GIST develops protective layer for catalysts 

A team of researchers led by Professor Jaeyoung Lee of Gwangju Institute of Science and Technology, Korea created a protection layer for Ni–Fe catalyst that can increase their life and performance.

Electrical energy generated using renewable energy sources, such as solar panels or wind energy, is used to drive a water-splitting reaction in an electrochemical cell to produce hydrogen and oxygen. However, this reaction requires the use of expensive catalysts, which increases the cost of green hydrogen, making it unviable. Using nickel–iron (Ni–Fe) catalysts at the anode is a possible solution, but these catalysts tend to corrode and get deactivated due to the oxygen released at the anode of the water-splitting cell.

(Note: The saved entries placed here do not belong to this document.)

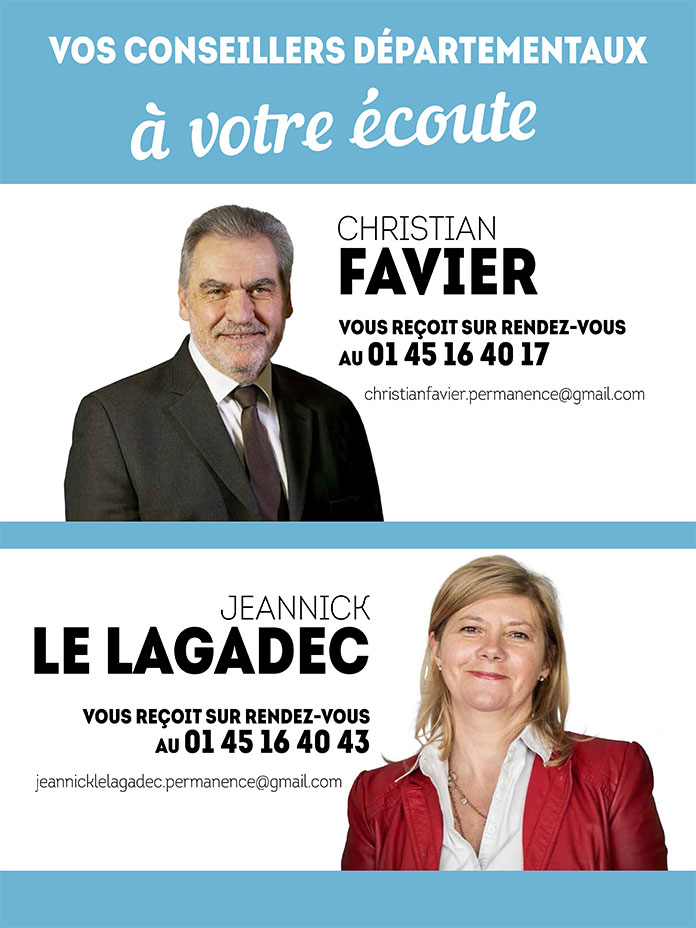 VOS CONSEILLERS DÉPARTEMENTAUX
à votre écoute

CHRISTIAN
FAVIER

VOUS REÇOIT SUR RENDEZ-VOUS
AU 01 45 16 40 17

christianfavier.permanence@gmail.com

JEANNICK
LE LAGADEC

VOUS REÇOIT SUR RENDEZ-VOUS
AU 01 45 16 40 43

jeannicklelagadec.permanence@gmail.com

According to Prof. Lee, “The major deactivation route for Ni–Fe catalysts is the dissolution of Fe at the oxygen emitting anode of the water-splitting cell. So, we developed an Ni–Fe-based catalyst with a tetraphenylporphyrin (TPP) protection layer. The TPP layer was able to minimize the dissolution of Fe during the oxygen evolution reaction and thus, increase the life and performance of the catalyst.” Their research was made available online on October 23, 2022, and was published in Volume 61 Issue 51 of Angewandte Chemie on December 19, 2022.

The research team found that the TPP layer was able to shield the Ni–Fe catalyst by creating a non-polar region around the catalyst, which significantly slowed down and reduced the dissolution of the unstable Fe atoms in the catalyst. The TPP protection layer was also seen to increase the redeposition of Fe atoms back on to the catalyst. These two effects combined to increase the life of the Ni–Fe catalyst. The researchers found that the TPP protected Ni–Fe catalyst was able to sustain high hydrogen production for prolonged periods.

“Water-splitting offers a solution to meet the Paris Climate Agreement goal of being carbon neutral by 2050, since water electrolysis doesn’t emit the carbon dioxide while producing hydrogen. But the price of hydrogen production using water electrolysis is still too high. This research can help us reduce the costs by using inexpensive, non-noble materials like Ni and Fe with a protection layer. This can lead us to a more sustainable future for all of us,” concluded Prof. Lee.